The Chapin does include a battery and charger.


----------



## J_nick (Jan 28, 2017)

My Chapin 24v also came with the charger and battery. I've used it a couple of times so far this year and love it.


----------



## IowaLawn (Jun 18, 2018)

I'm considering both of these too. Chapin because it seems to be the most popular, and Ryobi because I'm already invested in their battery platform. But I don't like what I've read about the liquid remaining in the Ryobi. Will the Ryobi accept TeeJet nozzles?


----------



## Kicker (Apr 5, 2018)

IowaLawn said:


> I'm considering both of these too. Chapin because it seems to be the most popular, and Ryobi because I'm already invested in their battery platform. But I don't like what I've read about the liquid remaining in the Ryobi. Will the Ryobi accept TeeJet nozzles?


The Chapin and Ryobi both use the same wand/nozzle setup, I believe. I know for a fact the Ryobi will accept teejet nozzles. People have come up with ways to prevent the remaining liquid issue in the Ryobi's. Fish weights on the inlet tube or securing it to the very bottom with some type of adhesive amidst other ways.

I had a Ryobi that I returned to Home Depot because after 3 uses the pressure out of the unit dropped to almost nothing and I'd only get a small trickle out of the hose, handle, wand, and nozzle. I have yet to find anyone else to have the same issue, but I lost my faith in it due to that and I decided to try out the My 4 Sons backpack sprayer.

I just used the M4 sprayer for the first time this week and I have to say that I'm impressed. The build quality and assembly is not as refined as the Chapin or Ryobi, but for the options it comes with I think it's a better value.


----------



## Colonel K0rn (Jul 4, 2017)

I'm going to ask if you've considered any of the  Sprayers Plus sprayers that I've seen @GrassDaddy and Pete with GCI Turf use. I know one of the models has a jet in it that will agitate the mixture in-tank while it's running, which to me seems like a nice feature to have.

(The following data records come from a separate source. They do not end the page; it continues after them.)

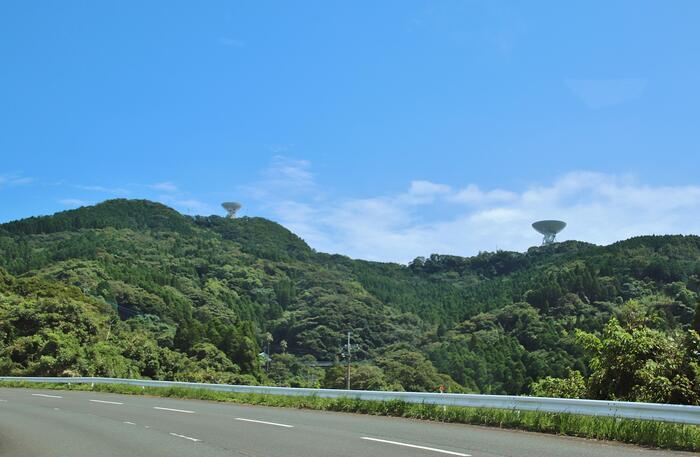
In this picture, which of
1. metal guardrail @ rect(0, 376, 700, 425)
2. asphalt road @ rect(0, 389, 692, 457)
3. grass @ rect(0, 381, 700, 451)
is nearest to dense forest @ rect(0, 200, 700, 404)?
metal guardrail @ rect(0, 376, 700, 425)

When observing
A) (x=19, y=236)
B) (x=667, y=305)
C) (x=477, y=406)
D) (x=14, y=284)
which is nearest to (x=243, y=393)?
(x=477, y=406)

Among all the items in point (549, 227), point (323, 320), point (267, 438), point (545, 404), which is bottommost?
point (267, 438)

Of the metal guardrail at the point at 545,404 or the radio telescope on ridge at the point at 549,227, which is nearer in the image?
the metal guardrail at the point at 545,404

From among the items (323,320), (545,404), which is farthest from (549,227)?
(545,404)

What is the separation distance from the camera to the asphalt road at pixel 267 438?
9109 millimetres

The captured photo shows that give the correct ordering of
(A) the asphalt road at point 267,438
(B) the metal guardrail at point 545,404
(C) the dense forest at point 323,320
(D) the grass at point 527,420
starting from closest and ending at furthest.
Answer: (A) the asphalt road at point 267,438 < (D) the grass at point 527,420 < (B) the metal guardrail at point 545,404 < (C) the dense forest at point 323,320

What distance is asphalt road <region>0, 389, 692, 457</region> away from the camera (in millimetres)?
9109

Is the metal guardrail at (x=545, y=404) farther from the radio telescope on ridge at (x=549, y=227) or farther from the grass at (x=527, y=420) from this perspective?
the radio telescope on ridge at (x=549, y=227)

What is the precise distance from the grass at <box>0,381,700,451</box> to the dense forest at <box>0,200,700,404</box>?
3.61 meters

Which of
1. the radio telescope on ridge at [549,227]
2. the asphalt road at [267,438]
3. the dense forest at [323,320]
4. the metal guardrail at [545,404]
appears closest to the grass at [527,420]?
the metal guardrail at [545,404]

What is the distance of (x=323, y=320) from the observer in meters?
148

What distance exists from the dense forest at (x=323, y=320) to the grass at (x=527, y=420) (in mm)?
3608

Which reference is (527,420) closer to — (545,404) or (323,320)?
(545,404)

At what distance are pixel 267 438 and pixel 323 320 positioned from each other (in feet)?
454
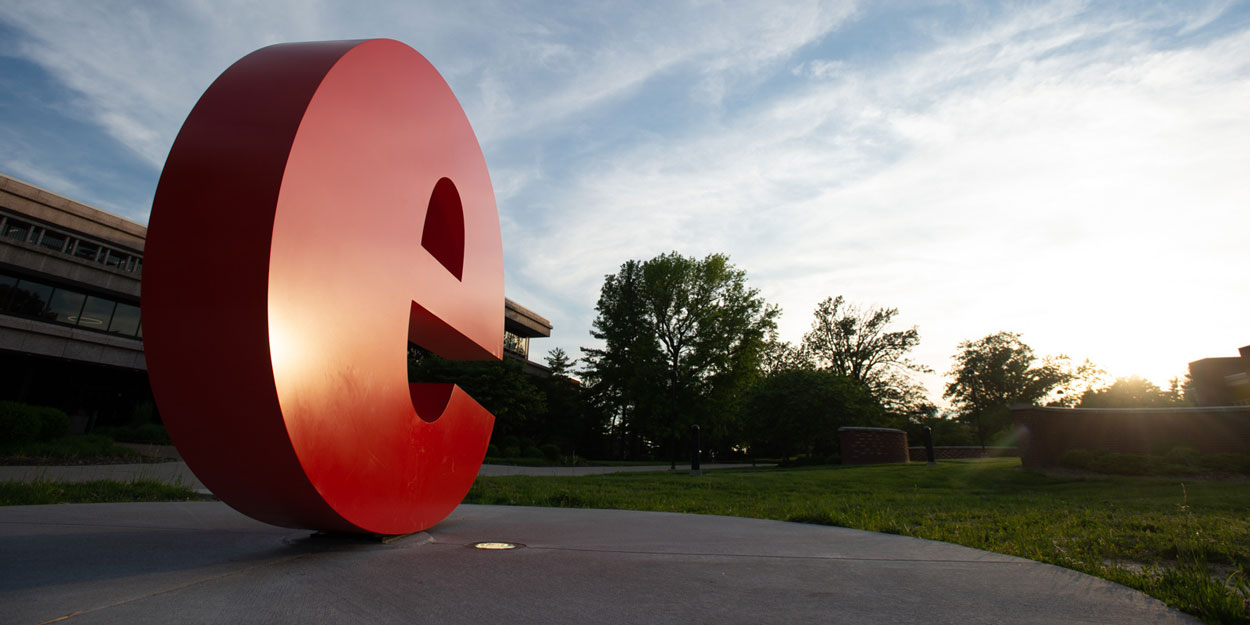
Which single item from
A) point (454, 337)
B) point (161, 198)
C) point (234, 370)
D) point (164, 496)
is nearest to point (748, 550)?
point (454, 337)

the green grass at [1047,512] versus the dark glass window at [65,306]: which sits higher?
the dark glass window at [65,306]

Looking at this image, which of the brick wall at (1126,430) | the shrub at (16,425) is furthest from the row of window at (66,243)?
the brick wall at (1126,430)

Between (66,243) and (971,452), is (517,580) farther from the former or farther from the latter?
(971,452)

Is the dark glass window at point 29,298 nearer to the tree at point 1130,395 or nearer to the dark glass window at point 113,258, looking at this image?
the dark glass window at point 113,258

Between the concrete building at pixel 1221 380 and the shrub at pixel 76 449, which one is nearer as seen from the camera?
the shrub at pixel 76 449

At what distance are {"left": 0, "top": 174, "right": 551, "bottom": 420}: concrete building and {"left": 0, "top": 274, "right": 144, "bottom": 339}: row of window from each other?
0.03 m

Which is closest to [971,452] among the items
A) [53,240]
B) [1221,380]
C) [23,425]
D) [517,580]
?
[1221,380]

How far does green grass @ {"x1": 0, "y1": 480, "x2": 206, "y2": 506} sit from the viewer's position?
249 inches

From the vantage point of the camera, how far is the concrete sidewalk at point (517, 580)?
2.43 metres

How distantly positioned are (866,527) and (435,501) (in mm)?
4075

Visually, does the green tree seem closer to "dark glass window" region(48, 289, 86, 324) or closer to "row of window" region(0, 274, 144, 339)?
"row of window" region(0, 274, 144, 339)

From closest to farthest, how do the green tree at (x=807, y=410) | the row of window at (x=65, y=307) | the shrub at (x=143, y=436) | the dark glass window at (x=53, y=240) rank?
the shrub at (x=143, y=436) < the row of window at (x=65, y=307) < the dark glass window at (x=53, y=240) < the green tree at (x=807, y=410)

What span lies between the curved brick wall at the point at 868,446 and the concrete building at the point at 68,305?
30.4 m

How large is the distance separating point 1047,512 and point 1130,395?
56.9 m
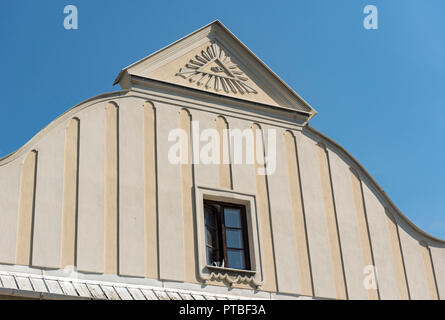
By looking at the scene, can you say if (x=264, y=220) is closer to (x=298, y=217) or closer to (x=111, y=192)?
(x=298, y=217)

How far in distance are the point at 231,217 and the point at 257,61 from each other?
3.21m

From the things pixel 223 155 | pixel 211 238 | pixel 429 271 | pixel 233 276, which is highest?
pixel 223 155

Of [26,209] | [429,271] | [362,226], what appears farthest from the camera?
[429,271]

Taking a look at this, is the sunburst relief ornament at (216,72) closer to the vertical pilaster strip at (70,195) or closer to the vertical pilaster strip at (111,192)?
the vertical pilaster strip at (111,192)

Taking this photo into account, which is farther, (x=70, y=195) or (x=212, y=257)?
(x=212, y=257)

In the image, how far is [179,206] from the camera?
12.7m

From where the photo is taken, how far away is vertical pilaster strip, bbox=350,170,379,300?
45.8ft

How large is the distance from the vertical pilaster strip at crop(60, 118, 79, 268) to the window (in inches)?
90.4

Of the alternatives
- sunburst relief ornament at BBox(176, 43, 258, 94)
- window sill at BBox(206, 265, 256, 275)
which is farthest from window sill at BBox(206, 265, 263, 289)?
sunburst relief ornament at BBox(176, 43, 258, 94)

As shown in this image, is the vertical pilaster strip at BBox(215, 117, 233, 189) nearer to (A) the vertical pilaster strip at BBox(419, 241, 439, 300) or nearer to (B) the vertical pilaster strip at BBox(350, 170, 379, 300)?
(B) the vertical pilaster strip at BBox(350, 170, 379, 300)

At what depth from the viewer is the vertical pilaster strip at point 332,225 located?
13.5 m

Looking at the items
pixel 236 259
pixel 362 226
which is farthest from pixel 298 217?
pixel 236 259

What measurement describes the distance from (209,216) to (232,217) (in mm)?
448

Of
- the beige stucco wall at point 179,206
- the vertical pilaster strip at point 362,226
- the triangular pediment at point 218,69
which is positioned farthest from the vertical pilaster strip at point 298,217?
the vertical pilaster strip at point 362,226
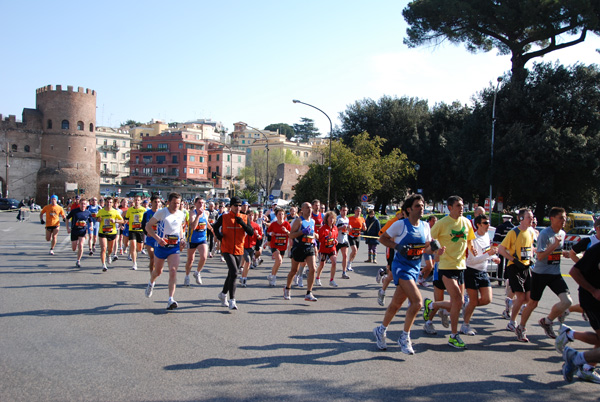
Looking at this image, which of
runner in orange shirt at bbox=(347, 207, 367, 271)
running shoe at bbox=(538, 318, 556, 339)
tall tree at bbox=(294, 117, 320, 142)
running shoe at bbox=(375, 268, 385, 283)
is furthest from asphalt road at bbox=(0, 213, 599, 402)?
tall tree at bbox=(294, 117, 320, 142)

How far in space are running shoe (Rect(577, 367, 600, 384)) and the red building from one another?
322 ft

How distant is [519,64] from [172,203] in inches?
1381

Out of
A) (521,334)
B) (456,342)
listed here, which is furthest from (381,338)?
(521,334)

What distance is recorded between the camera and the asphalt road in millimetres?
4789

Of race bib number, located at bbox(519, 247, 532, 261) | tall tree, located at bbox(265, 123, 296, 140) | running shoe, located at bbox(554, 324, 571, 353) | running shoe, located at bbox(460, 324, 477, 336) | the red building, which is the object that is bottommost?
running shoe, located at bbox(460, 324, 477, 336)

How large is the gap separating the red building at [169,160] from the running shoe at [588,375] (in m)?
98.1

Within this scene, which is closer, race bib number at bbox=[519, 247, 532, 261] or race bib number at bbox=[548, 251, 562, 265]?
race bib number at bbox=[548, 251, 562, 265]

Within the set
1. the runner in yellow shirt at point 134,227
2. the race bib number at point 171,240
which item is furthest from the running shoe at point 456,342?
the runner in yellow shirt at point 134,227

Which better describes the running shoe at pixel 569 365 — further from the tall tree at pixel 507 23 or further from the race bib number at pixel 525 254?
the tall tree at pixel 507 23

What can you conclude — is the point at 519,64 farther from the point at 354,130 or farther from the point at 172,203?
the point at 172,203

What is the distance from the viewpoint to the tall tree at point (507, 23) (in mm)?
33719

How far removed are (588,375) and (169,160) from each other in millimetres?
101729

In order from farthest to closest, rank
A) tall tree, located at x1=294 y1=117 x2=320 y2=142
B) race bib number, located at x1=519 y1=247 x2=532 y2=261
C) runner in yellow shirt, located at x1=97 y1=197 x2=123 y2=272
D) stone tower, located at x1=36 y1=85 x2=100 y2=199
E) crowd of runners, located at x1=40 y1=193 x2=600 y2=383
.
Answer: tall tree, located at x1=294 y1=117 x2=320 y2=142 < stone tower, located at x1=36 y1=85 x2=100 y2=199 < runner in yellow shirt, located at x1=97 y1=197 x2=123 y2=272 < race bib number, located at x1=519 y1=247 x2=532 y2=261 < crowd of runners, located at x1=40 y1=193 x2=600 y2=383

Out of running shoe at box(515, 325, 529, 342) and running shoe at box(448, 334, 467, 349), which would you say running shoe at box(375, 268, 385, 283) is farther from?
running shoe at box(448, 334, 467, 349)
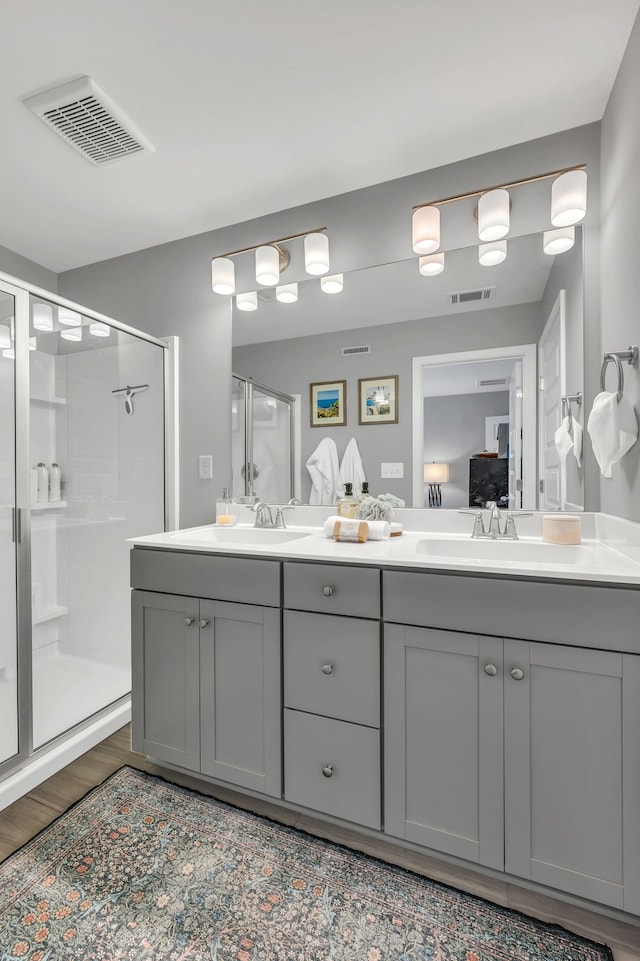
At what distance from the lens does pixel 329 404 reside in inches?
81.1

If I was in the market for a new backpack sprayer, I'd look to the 105Ex. Battery powered, wide straps, UV inhibitor on the tank, threads on the inside of the tank, and it looks like its constructed very well. The 100 is the model that has the jet agitation, the 105 is battery powered. Just my $0.02.


----------



## Ecks from Tex (Apr 26, 2018)

Colonel K0rn said:


> I'm going to ask if you've considered any of the  Sprayers Plus sprayers that I've seen @GrassDaddy and Pete with GCI Turf use. I know one of the models has a jet in it that will agitate the mixture in-tank while it's running, which to me seems like a nice feature to have.
> 
> If I was in the market for a new backpack sprayer, I'd look to the 105Ex. Battery powered, wide straps, UV inhibitor on the tank, threads on the inside of the tank, and it looks like its constructed very well. The 100 is the model that has the jet agitation, the 105 is battery powered. Just my $0.02.


+1.

1. Sprayers Plus

2. Chapin 20V

3. Ryobi


----------



## daviddsims (Apr 15, 2018)

I'm having all kind of trouble with my Ryobi sprayer. There seems to be an issue with the handle that will not allow you to spray unless you continue to push down multiple times. It has become very aggravating.


----------



## Austin (Apr 30, 2018)

I have the Chapin 24 volt. I use it at least 3-4 times per month. It is amazing and does an awesome job. I spray a lot more now and use less granular products. It was a huge time saver for me. Hope this helps!


----------



## Aarsudstrike (Jun 15, 2018)

daviddsims said:


> I'm having all kind of trouble with my Ryobi sprayer. There seems to be an issue with the handle that will not allow you to spray unless you continue to push down multiple times. It has become very aggravating.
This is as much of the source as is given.